Articolo di Umberto Scaramozzino
Il concerto dei King Hannah è uno di quelli, rari e preziosi, ai quali non ci si può abituare, ma neanche preparare. Hannah Merrick è una frontwoman in grado di stregare una platea quasi senza muoversi, centellinando le parole che non rientrano nei testi delle proprie canzoni. Inizia dallo sPAZIO211 di Torino il mini-tour di tre date del duo britannico che promuove il suo “Big Swimmer”, uno dei dischi più interessanti di questo 2024.
“Siamo già stati nella vostra città per il TOdays Festival, ma è bellissimo tornare” è una delle poche esternazioni che si concede Hannah, oltre a uno spontaneo “hey Craig, dovremmo proprio trasferirci in Italia”. Perché la risposta del pubblico di sPAZIO211 in questa fredda serata di dicembre è da ricordare: nel suo piccolo, una delle migliori fanbase che potesse capitare alla band. Calore e partecipazione nelle giuste dosi rendono il concerto indimenticabile per ambo le parti. Di tutto questo si nutrono i due musicisti di Liverpool e i propri turnisti, che confezionano una performance nettamente superiore a quella del TOdays 2023.
Lo sguardo di Hannah sembra perdersi nei punti morti della sala, non perché sia alla ricerca di chissà quale scorcio misterioso, ma perché in fuga dallo scambio di sguardi. Quelle poche volte in cui si sofferma su un altro paio di occhi, però, non fa prigionieri. La sua è una sensualità anomala, atipica, che non si trova nella patina del pop o nella raffineria del rock. E la sua voce, quella voce: che meraviglia. Limpida quando vuole essere dolce, ruvida quando impersonifica il crooner vestito di rosso.

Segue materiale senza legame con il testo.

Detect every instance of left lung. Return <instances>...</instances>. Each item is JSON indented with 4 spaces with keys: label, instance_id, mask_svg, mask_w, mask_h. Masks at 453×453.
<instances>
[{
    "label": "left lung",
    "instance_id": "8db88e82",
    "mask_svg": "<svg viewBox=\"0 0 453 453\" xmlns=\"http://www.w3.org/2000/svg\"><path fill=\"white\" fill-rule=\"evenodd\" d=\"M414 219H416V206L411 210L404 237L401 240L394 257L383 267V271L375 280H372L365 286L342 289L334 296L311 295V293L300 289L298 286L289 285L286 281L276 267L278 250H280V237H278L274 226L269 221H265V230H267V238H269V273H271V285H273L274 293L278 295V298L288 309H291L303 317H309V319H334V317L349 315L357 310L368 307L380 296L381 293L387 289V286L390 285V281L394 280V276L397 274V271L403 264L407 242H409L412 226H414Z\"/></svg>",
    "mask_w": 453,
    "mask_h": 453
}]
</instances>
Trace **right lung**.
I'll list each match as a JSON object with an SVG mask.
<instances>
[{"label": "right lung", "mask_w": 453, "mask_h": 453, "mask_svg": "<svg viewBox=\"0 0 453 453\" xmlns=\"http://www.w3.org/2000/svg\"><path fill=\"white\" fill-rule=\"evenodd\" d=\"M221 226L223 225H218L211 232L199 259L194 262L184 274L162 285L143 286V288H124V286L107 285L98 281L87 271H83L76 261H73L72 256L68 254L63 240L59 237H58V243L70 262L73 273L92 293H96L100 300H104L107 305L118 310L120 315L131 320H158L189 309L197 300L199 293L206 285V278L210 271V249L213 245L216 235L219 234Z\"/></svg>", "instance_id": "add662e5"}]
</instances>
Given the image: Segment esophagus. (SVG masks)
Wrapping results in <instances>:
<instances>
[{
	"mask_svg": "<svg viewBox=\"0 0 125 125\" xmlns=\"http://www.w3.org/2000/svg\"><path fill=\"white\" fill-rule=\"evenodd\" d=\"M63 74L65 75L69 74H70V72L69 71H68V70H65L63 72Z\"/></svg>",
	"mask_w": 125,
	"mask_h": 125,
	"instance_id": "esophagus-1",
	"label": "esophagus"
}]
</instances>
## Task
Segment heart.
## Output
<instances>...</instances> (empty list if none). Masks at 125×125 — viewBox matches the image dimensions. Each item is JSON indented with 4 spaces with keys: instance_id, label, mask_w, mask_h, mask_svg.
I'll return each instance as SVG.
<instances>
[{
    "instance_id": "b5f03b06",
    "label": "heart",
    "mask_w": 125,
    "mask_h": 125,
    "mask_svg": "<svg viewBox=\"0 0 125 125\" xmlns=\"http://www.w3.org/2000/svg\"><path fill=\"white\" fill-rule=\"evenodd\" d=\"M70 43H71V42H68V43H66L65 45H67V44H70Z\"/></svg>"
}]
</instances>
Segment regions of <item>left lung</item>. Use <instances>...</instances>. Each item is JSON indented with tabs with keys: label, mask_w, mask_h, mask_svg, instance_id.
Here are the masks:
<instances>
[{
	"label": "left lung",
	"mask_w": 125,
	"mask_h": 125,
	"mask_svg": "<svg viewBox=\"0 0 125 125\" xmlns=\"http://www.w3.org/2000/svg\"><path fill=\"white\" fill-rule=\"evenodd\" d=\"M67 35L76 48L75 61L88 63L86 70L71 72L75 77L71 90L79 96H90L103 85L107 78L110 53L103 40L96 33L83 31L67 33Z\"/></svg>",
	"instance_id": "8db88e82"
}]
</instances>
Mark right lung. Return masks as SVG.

“Qualcuno di voi conosce John Prine?” chiede la cantante, che appare un po’ delusa dai pochi riscontri, ma paradossalmente anche sorpresa di riuscire a riceverne anche solo qualcuno. La domanda è la rampa di lancio per la traccia conclusiva del nuovo album che a sorpresa si rivela la traccia più appassionata ed emozionante di tutta la serata: è con “John Prine On The Radio” che i King Hannah dimostrano di saper colpire nel profondo anche quando giocano a fare la band folk.
Craig Whittle non perde mai il focus, con il suo suono denso e potente, a metà strada tra blues e post-rock. Le chitarre di questo progetto sono tra le più ammalianti di tutto l’indie-rock uscito negli ultimi anni, e questo era già evidente dall’ascolto in cuffia, ma dal vivo la resa del combo è eccezionale. C’è sia la solennità che ben si addice a un progetto così raffinato, sia il fascino di un act che sembra nascondere ancora il suo vero e completo potenziale. Perché difficilmente i King Hannah diventeranno mainstream, ma c’è ancora tantissimo terreno fertile per la loro crescita. Anche perché, pur avendoli già visti, come ci si abitua a questa magia?